- Publisher: Quercus
- Available in: Audiobook, Ebook, Hardback, Paperback
- ISBN: 9781849161527
- First Published: 2009
An Action Thriller That Challenges Perceptions of Right and Wrong
Three Seconds by Roslund & Hellström received worldwide acclaim. At home, it won the Swedish Academy of Crime Writers’ Award for Swedish Crime Novel of the Year. It went on to win awards in both Japan and Britain for the best foreign crime novel of the year. Hollywood bought the film rights and turned it into a movie, The Informer.
A gripping account of informants and the Swedish legal system.
⭐⭐⭐⭐
Rating: 4 out of 5.Synopsis
Piet Hoffman plays a dangerous game. He runs all the drug smuggling into Sweden for an arm of the Polish Mafia, organising teams of mules to bring hundreds of kilos of amphetamine into Stockholm. Hoffman is also a police informer who has spent the past ten years infiltrating the Polish organisation, winning their confidence and trading their secrets. If that isn’t enough to contend with, he is a husband and father of two small boys.
When the Polish Mafia decided to take their drug dealing into the “closed market”, the Swedish Prison System, they needed a man on the inside they could trust. Hoffman alerts his handler, and they arrange his arrest and send him down, so he can lead the operation. Before starting such a legally dubious venture, the politicians and police officers at the very top of the Criminal Justice System assured his safety. Yet, when events begin to sour, the politicians and bureaucrats scramble to distance themselves from their informant. Hoffman’s life expectancy starts to look very short.
Review
Roslund & Hellström’s Three Seconds is brutal, with a no holds barred depiction of drug smuggling and life inside a Swedish Prison. The authors build tension from the start, flipping through Hoffman’s personas as criminal, informer, and parent. Then they ramp up the pressure when the mafia realise Hoffman is a snitch. The story becomes a headlong rush to the finale.

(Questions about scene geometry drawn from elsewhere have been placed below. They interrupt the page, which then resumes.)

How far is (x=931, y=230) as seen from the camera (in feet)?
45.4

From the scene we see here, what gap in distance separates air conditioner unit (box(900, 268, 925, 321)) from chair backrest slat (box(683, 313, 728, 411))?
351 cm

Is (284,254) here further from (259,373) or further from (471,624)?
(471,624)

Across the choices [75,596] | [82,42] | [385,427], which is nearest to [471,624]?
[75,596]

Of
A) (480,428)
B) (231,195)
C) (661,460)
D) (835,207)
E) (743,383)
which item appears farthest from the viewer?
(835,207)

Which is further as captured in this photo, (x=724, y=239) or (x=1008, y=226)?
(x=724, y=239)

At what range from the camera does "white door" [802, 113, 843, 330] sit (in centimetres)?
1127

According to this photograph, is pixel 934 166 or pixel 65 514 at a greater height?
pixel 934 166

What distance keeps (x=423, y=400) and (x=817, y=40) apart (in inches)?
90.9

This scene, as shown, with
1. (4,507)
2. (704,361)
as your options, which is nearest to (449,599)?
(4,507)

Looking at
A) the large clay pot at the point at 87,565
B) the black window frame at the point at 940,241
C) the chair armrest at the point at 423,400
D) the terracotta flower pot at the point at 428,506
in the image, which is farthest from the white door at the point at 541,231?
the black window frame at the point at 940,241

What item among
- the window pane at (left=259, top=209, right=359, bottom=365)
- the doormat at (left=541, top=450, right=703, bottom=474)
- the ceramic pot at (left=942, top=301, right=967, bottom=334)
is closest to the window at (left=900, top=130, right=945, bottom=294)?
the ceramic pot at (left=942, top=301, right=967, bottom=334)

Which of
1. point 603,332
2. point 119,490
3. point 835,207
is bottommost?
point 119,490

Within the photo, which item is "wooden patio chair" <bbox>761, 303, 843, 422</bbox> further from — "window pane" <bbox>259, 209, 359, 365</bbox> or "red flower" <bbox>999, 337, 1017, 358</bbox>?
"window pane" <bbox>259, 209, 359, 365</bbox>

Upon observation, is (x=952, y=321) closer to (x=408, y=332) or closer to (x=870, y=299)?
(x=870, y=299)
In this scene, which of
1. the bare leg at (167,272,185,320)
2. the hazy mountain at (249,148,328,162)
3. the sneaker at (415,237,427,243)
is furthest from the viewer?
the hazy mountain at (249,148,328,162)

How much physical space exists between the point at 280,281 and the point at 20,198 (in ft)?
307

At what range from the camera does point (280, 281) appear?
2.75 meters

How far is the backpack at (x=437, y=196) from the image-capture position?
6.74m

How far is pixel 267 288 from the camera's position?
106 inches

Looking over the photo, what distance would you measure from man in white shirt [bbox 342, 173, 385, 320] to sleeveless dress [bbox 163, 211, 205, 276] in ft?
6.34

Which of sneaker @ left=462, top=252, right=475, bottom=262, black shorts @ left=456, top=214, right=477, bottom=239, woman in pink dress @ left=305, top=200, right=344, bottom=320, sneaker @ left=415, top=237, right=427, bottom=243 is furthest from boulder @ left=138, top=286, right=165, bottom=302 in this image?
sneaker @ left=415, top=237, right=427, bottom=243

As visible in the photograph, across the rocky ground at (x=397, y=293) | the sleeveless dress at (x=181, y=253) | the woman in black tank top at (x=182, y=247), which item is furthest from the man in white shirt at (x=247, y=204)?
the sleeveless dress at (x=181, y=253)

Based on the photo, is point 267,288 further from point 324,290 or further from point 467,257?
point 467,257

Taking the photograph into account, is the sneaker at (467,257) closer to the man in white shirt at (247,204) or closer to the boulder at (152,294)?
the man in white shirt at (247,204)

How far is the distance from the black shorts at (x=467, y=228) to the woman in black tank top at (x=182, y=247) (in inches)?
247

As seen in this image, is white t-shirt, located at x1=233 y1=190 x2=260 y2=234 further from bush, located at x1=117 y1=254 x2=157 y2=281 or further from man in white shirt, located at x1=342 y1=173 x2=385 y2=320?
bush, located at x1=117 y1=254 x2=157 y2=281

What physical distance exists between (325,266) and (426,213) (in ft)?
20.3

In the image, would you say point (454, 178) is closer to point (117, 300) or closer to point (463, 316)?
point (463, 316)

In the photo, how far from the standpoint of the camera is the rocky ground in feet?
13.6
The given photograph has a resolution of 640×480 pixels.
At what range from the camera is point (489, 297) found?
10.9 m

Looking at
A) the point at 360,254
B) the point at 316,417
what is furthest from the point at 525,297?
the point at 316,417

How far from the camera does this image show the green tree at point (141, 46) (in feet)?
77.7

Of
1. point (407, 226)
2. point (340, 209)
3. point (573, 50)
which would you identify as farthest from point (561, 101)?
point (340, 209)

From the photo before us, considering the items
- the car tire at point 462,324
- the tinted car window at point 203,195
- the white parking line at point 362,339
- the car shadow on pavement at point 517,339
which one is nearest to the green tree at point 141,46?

One of the authors, Börge Hellström, was an ex-convict. The action is propped up with many unpleasant details of prison life that hint at inside knowledge. The central plot — from which the title is derived — is Hoffman’s intricate “life insurance” plan. This plan also reeks of the deep technical knowledge that keeps thriller readers enthralled. Though far too clever for its own good, the authors keep disbelief at bay.
With all that action and technical detail, something has to give. Despite Hoffman’s cunning, he and his dour adversary — Detective Inspector Grens — are a little stodgy and stereotypical.
Whilst the characters may be bland, Roslund and Hellström redeem themselves with a knotty ethical dilemma. When is it acceptable to use convicted criminals as police informants? They reinforce this question at the novel’s end by separating fact from fiction. In a journalistic post-script, they highlight the use of criminal informants and the effect of drugs inside Sweeden’s jails.
What could have been a well-crafted airport read is lifted well above the realm of pulp fiction by its complex moral message.
Excerpt
It was a beautiful flat on the fourth floor of Västmannagatan 79. Three spacious rooms in an old building, high ceilinged, polished wooden floors, and full of light, with windows that faced over Vanadisvägen as well.
Pete Hoffman was in the kitchen. He open the fridge and took out yet another carton of milk.
He looked at the man crouching on the floor with his face over a red plastic bowl. Some little shit from Warsaw: petty thief, junkie, spots, bad teeth, clothes he’d been wearing for too long. He kicked him in the side with the hard toe of his shoe and the evil-smelling prick toppled over and finally threw up. White milk and small bits of brown rubber on his trousers and the shiny kitchen floor, some kind of marble.
He had to drink more. Napij się kurwa. And he had to throw up more.
Pete Hoffman kicked him again, but not so hard this time. The brown rubber round each capsule was to protect his stomach from the ten grams of amphetamine and he didn’t want to risk even a single gram ending up somewhere it shouldn’t. The fetid man at his feet was one of fifteen prepped mules who in the course of the night and morning had carried in two thousand grams each from Świnoujście on board M/S Wawel, then by train from Ystad, without knowing about the fourteen others who had also entered the country and were now being emptied to various places in Stockholm.
For a long time he had tried to talk calmly — he preferred it — but now he screamed pij do cholery as he kicked the little shit, he had to damn well drink more from the bloody milk carton and he was going to fucking pij do cholery throw up enough capsules for the buyer to check and quality-assure the product.